I sometimes forget who I am. I tend to get focused on tasks and plans and forget to pay attention to what matters in life.
Does this happen to you?
What I find is that at times my head is down I’m running from one thing to the next and really just wearing myself out and forget who I am and where I’m going. I usually refocus after being bewildered and remember I am a child of God first and foremost and that whatever I’m doing I’m supposed to be doing for His Glory and not my own. However, it’s never that easy. I look at my finished unpublished book, my business endeavors and even my family’s “accomplishments” and wonder when will “we finally make it.” The truth is that we’ve already made it, we found Jesus. My only job is to really love Him and love you.
That’s not enough though is it?
I wish I could be very devout and tell you it’s enough but I honestly feel like God made me for an adventure. The adventure isn’t sitting on the sidelines waiting for something to happen. It’s an amazingly wild ride that would call you to do crazy unexpected things.
There that word, unexpected.
That’s my problem.
My problem isn’t that I am not doing what I want to do. The problem is I’ve spent time and invested in dreams. These dreams are that I created. Dreams of success in business and in life. When reality doesn’t measure up to my dream time it’s pretty disappointing. This one reason why pornography is so appealing and devastating (Yep, I just went there).
Every time I get down, I get lost, I have to remind myself of whose I am. I have to remind myself of the love that God has for me. I can’t spend time crying over my dreams that aren’t fulfilled because what I have to achieve are His dreams. His dreams for me aren’t poor substitutions for mine, His dreams are far greater. My life lesson every time comes to this.
His version of success and my version of success are different.
God’s version of success usually means loving someone and seeing them come to know him. Like a loving family wanting to adopt a child, Christians are supposed to be pursuing the lost.
My version of success and likely yours was shaped by this world. In my version, I try to prove my value by doing things. I desperately want someone to tell me I’m valuable. I dream and make plans so that I can achieve this level of success so that I can one day hear, “well done son, I’m proud of you.” Not the “I’m proud of you” that we throw around like we do “I love you.” I mean the pride that causes a parent’s eyes to water.
Anyone reading this sees my folly. However, I usually have my blinders on. I’m running so fast I can’t hear your correction. It’s only after my legs give out and I’m face down in the dirt that I realize, my Heavenly Father has been trying to tell me how proud He is and how much He loves me. I have a hard time receiving it because I’ve never truly experienced that kind of love from a “father.” Like a moody teenager, I fight off His love time and time again, but He always pursues me. He never gives up.
I forget who I am daily. I’m not a lone wolf set out to conquer the world. I’m not trying to bring home some sort of award or do something that makes me valuable.

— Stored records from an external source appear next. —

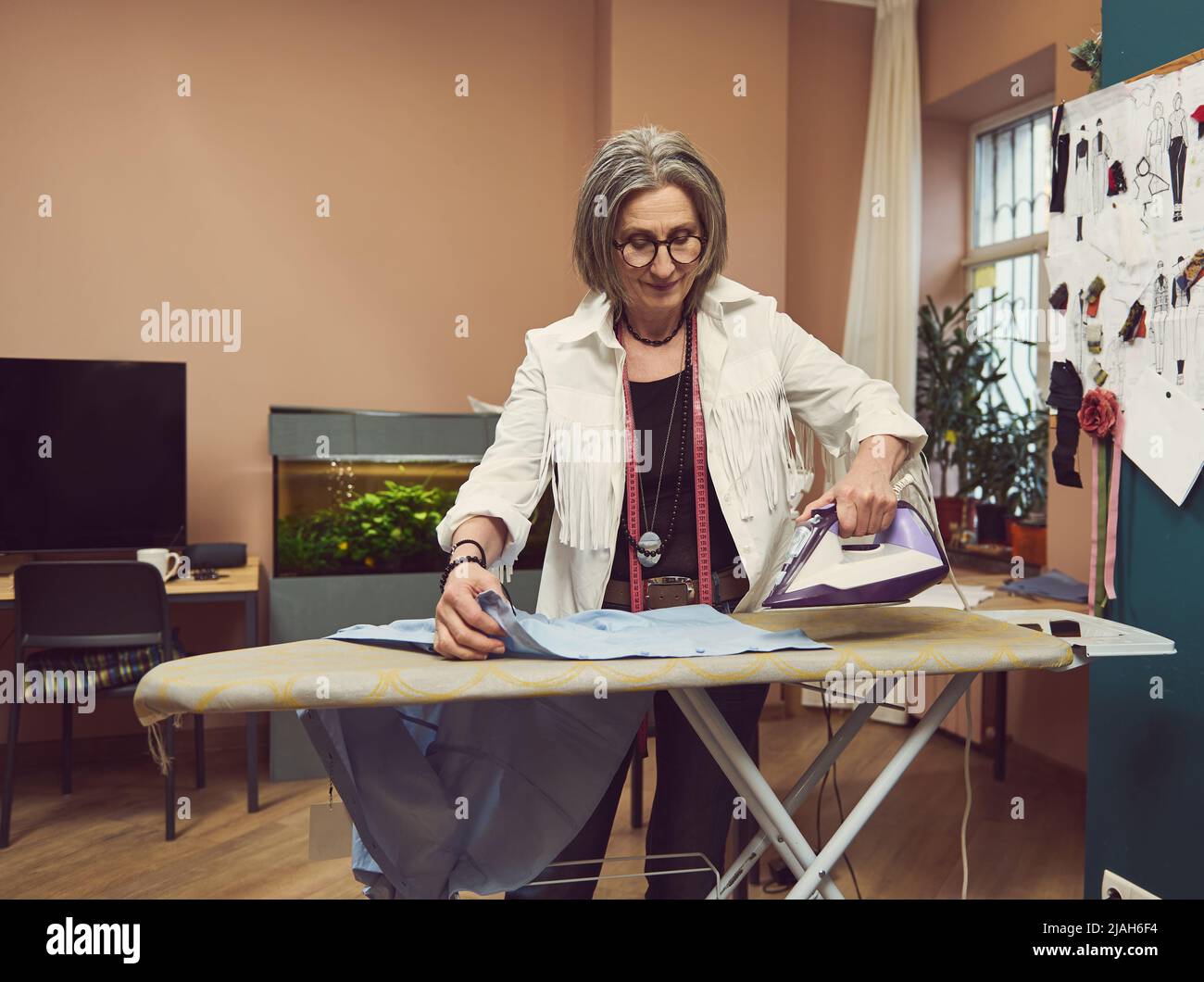 Portrait of a fashion designer tailor holding a steam iron ironing a blue shirt on an ironing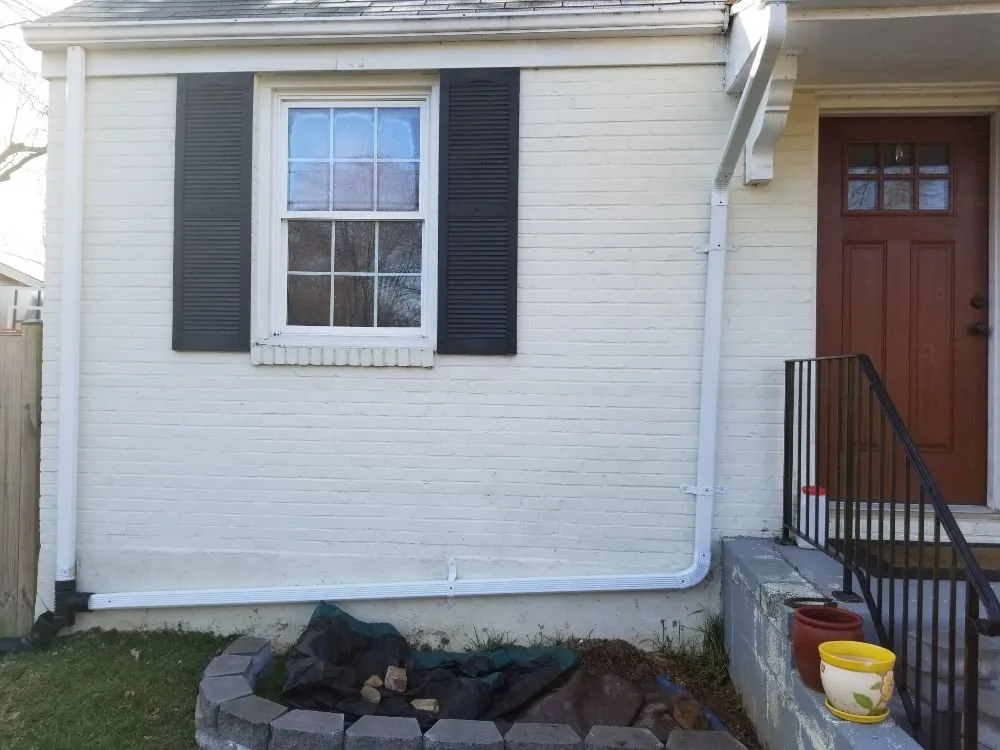 Slide of German Fuentes Gutter Cleaning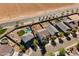 Aerial view of homes in a neighborhood, showing backyards and proximity to each other at 17043 N Avelino Dr, Maricopa, AZ 85138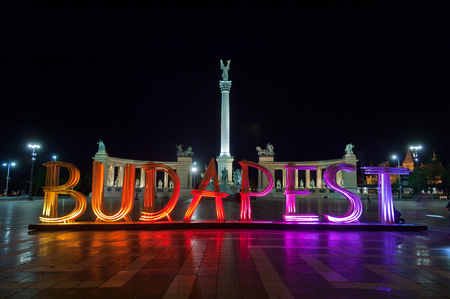 Colorfully lit wooden installation of letters forming the word Budapest on Heroes' Square, on April 18 , 2016 in Budapest, Hungary. The attraction related to and promote Budapest Spring Festival.のeditorial素材
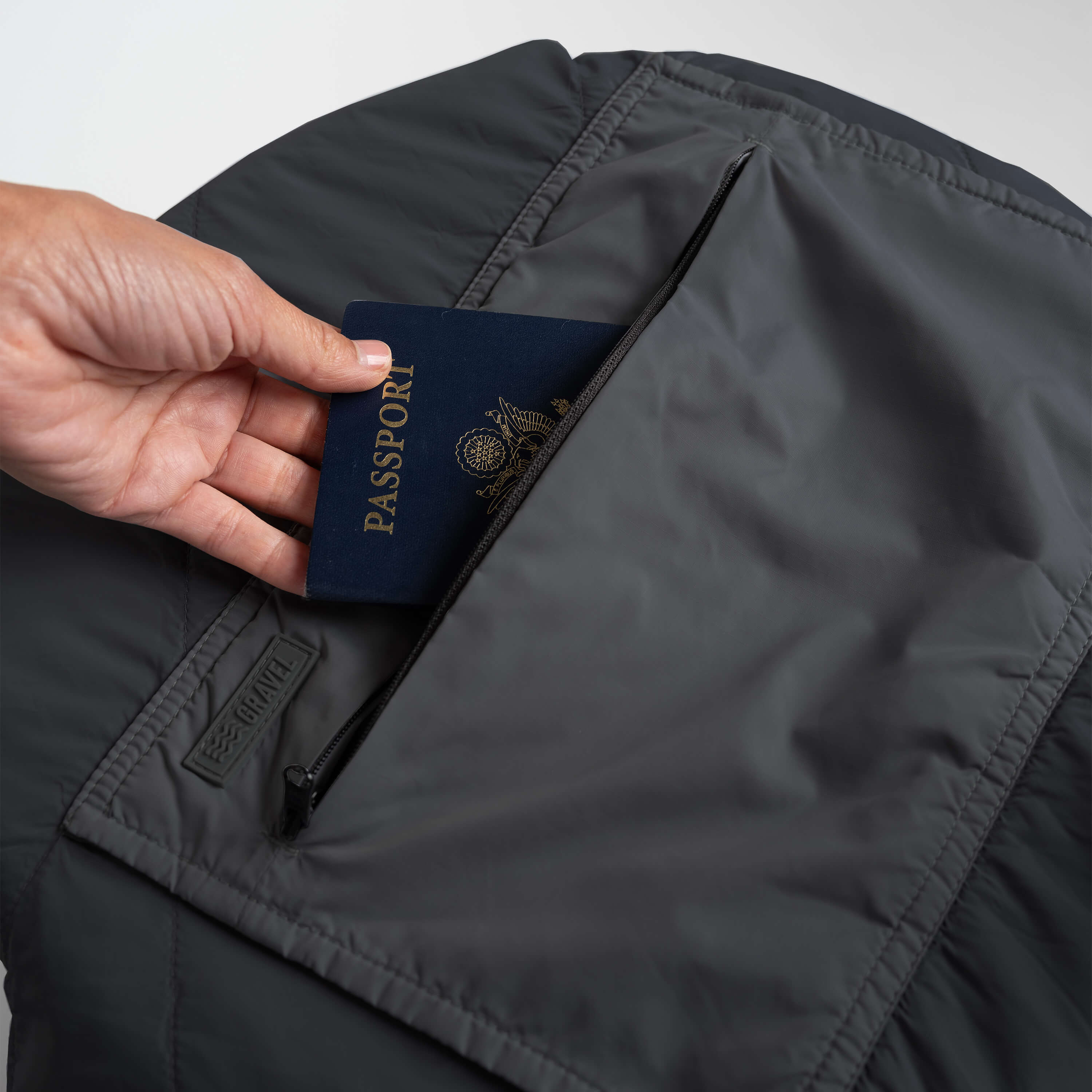 Hand placing a passport into a dark gray jacket pocket.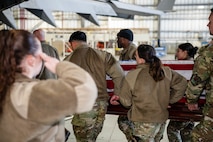 A photo of a group of Airmen carrying a casket while being saluted.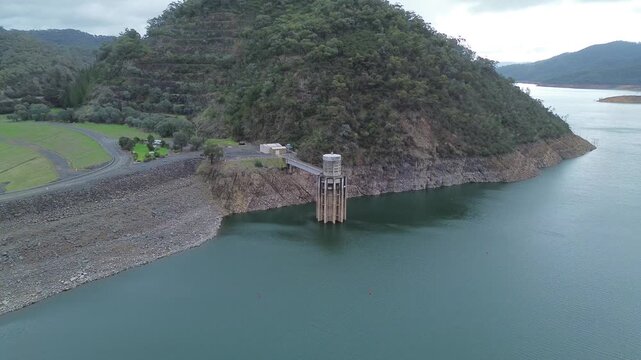 Aerial view of lake eildon dam wall and water intake tower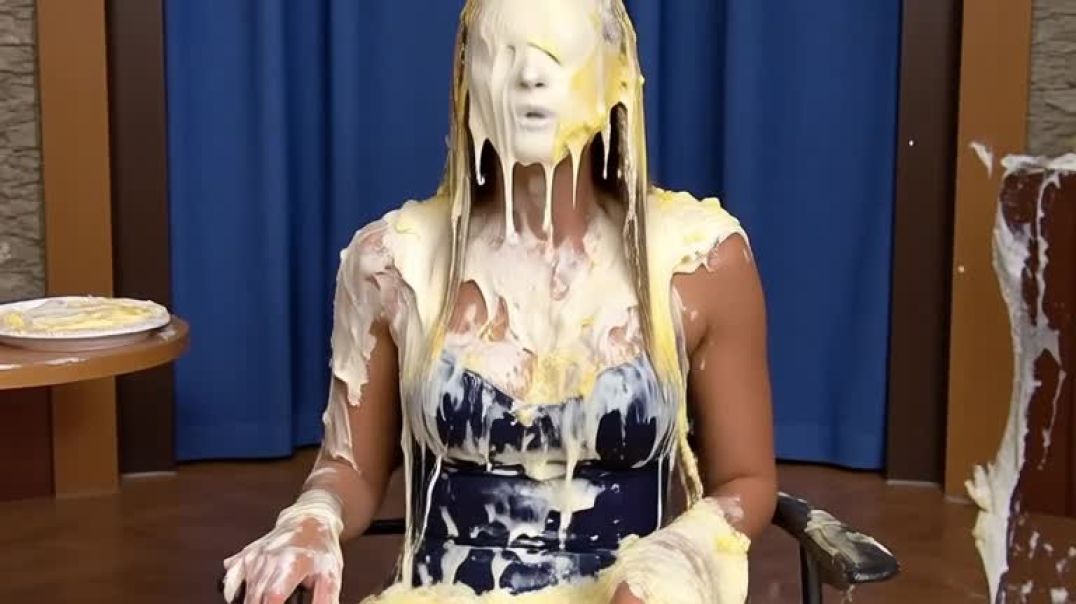 Custard poured over woman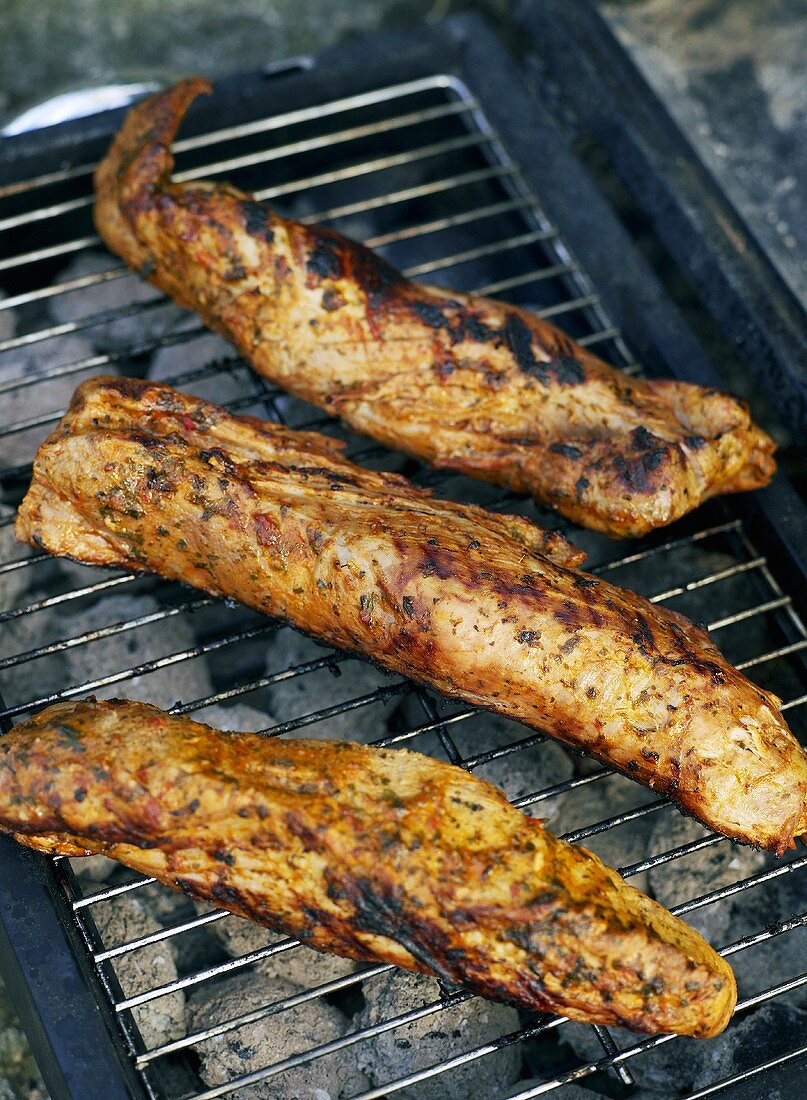 Three pork fillets on a barbecue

My problem isn’t that I forget who I am, I forget WHOSE I am.
I’m a son. My Father loves me and is proud of me. He wants what’s best for me. He knows that no matter what success I supposedly achieve in the world that it’s not going to fill that spot in my heart that only He can fill.
While I sometimes chase my dreams of worldly success He chases me down. I think it’s time I let Him catch me. Maybe you should too.